── RECORDS SUPPLIED
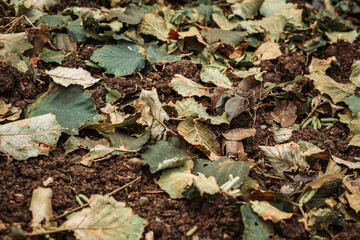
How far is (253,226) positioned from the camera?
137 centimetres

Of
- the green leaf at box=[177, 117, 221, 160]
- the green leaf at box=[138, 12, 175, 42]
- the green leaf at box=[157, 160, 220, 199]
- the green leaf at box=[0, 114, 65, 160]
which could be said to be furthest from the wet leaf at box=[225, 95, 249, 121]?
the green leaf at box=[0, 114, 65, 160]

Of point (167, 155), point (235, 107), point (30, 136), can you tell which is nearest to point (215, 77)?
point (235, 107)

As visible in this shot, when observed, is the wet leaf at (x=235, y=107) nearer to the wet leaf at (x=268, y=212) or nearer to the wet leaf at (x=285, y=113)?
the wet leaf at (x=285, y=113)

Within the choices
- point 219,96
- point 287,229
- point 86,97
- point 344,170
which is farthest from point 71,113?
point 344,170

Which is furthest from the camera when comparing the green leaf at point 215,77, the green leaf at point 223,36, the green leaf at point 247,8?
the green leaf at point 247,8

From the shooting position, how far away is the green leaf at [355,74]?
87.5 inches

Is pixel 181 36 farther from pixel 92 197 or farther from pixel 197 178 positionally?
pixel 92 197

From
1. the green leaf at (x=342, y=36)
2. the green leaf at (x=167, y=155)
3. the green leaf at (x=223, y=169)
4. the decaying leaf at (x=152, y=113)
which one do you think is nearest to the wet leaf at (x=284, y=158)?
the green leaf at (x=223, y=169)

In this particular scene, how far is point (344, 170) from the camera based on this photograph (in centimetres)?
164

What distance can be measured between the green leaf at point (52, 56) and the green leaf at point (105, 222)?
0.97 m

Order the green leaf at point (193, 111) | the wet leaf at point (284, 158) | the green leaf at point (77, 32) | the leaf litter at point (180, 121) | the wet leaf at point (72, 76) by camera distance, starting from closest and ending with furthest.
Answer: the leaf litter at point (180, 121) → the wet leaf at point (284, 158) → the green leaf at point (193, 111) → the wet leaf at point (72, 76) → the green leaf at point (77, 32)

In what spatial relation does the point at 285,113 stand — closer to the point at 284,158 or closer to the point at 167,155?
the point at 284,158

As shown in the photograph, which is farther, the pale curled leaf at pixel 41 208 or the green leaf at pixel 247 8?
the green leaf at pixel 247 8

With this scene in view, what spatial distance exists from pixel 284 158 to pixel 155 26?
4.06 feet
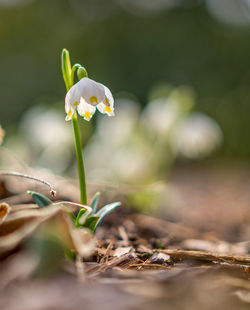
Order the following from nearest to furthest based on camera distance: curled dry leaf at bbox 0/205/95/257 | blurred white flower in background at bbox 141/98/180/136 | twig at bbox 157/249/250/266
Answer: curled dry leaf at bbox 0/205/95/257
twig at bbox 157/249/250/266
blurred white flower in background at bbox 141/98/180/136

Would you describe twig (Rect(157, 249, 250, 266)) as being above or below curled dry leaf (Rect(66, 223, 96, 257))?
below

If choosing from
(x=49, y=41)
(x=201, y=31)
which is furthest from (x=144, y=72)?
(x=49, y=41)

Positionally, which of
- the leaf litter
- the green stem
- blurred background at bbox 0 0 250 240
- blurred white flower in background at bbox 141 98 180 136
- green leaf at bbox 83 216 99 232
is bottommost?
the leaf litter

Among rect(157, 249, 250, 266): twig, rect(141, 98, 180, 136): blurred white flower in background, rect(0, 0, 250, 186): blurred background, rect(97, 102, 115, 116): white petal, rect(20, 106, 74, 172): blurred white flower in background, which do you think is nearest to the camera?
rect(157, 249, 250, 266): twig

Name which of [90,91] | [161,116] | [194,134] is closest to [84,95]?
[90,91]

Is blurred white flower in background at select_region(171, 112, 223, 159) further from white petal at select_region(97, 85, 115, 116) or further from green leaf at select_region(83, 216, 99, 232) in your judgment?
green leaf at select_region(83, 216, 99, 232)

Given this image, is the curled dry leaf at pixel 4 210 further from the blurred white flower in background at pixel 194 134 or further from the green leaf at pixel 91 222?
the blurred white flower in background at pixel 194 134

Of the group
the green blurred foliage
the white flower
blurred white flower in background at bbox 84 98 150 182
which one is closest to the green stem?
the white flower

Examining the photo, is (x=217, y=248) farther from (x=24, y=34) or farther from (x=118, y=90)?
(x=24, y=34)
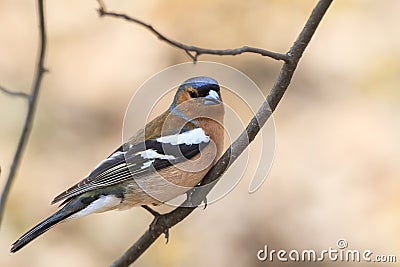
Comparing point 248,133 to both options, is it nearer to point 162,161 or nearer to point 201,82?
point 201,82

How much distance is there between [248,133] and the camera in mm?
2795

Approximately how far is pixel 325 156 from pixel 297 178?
────
**WHAT IS BEING ASKED**. Please recast the lines of the listing above as a Markdown table with the columns "Row" and "Line", starting with the line containing "How much distance" and going on through the end of the listing. Number each row and leave out blank lines.

**RESPONSE**.
| Row | Line |
|---|---|
| 1 | How much distance is there between [248,133] and the camera in mm? |
| 2 | 2795 |
| 3 | Approximately how far is pixel 325 156 from pixel 297 178? |